We propose two numerical algorithms in the fully nonconvex setting for the minimization of the sum of a smooth function and the composition of a nonsmooth function with a linear operator. The iterative schemes are formulated in the spirit of the proximal alternating direction method of multipliers and its linearized variant, respectively. The proximal terms are introduced via variable metrics, a fact that allows us to derive new proximal splitting algorithms for nonconvex structured optimization problems, as particular instances of the general schemes.
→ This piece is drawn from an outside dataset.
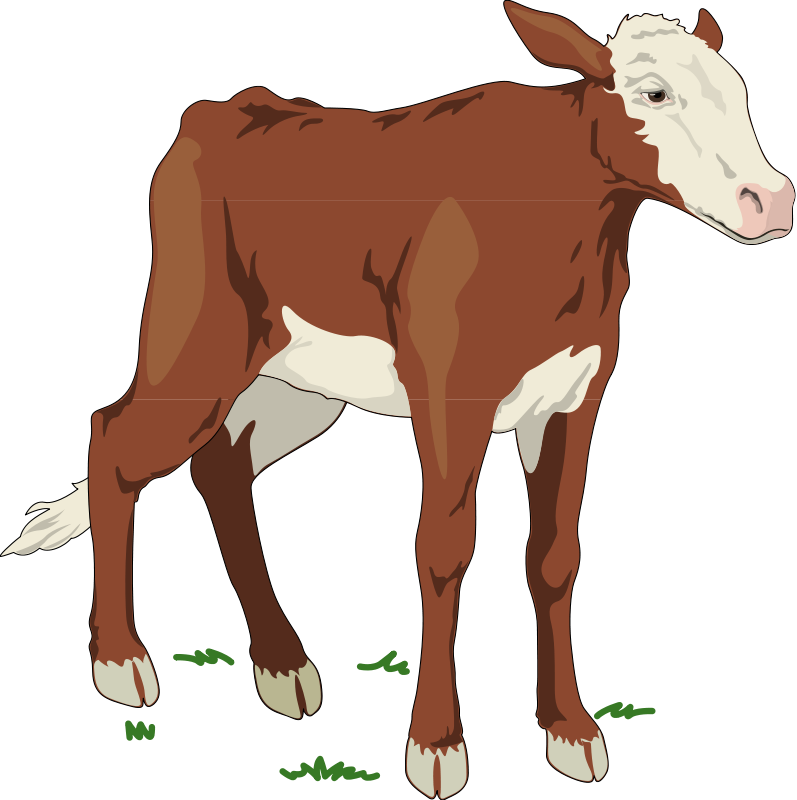 free vector Cow 2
Under mild conditions on the sequence of variable metrics and by assuming that a regularization of the associated augmented Lagrangian has the Kurdyka–Łojasiewicz property, we prove that the iterates converge to a Karush–Kuhn–Tucker point of the objective function. By assuming that the augmented Lagrangian has the Łojasiewicz property, we also derive convergence rates for both the augmented Lagrangian and the iterates.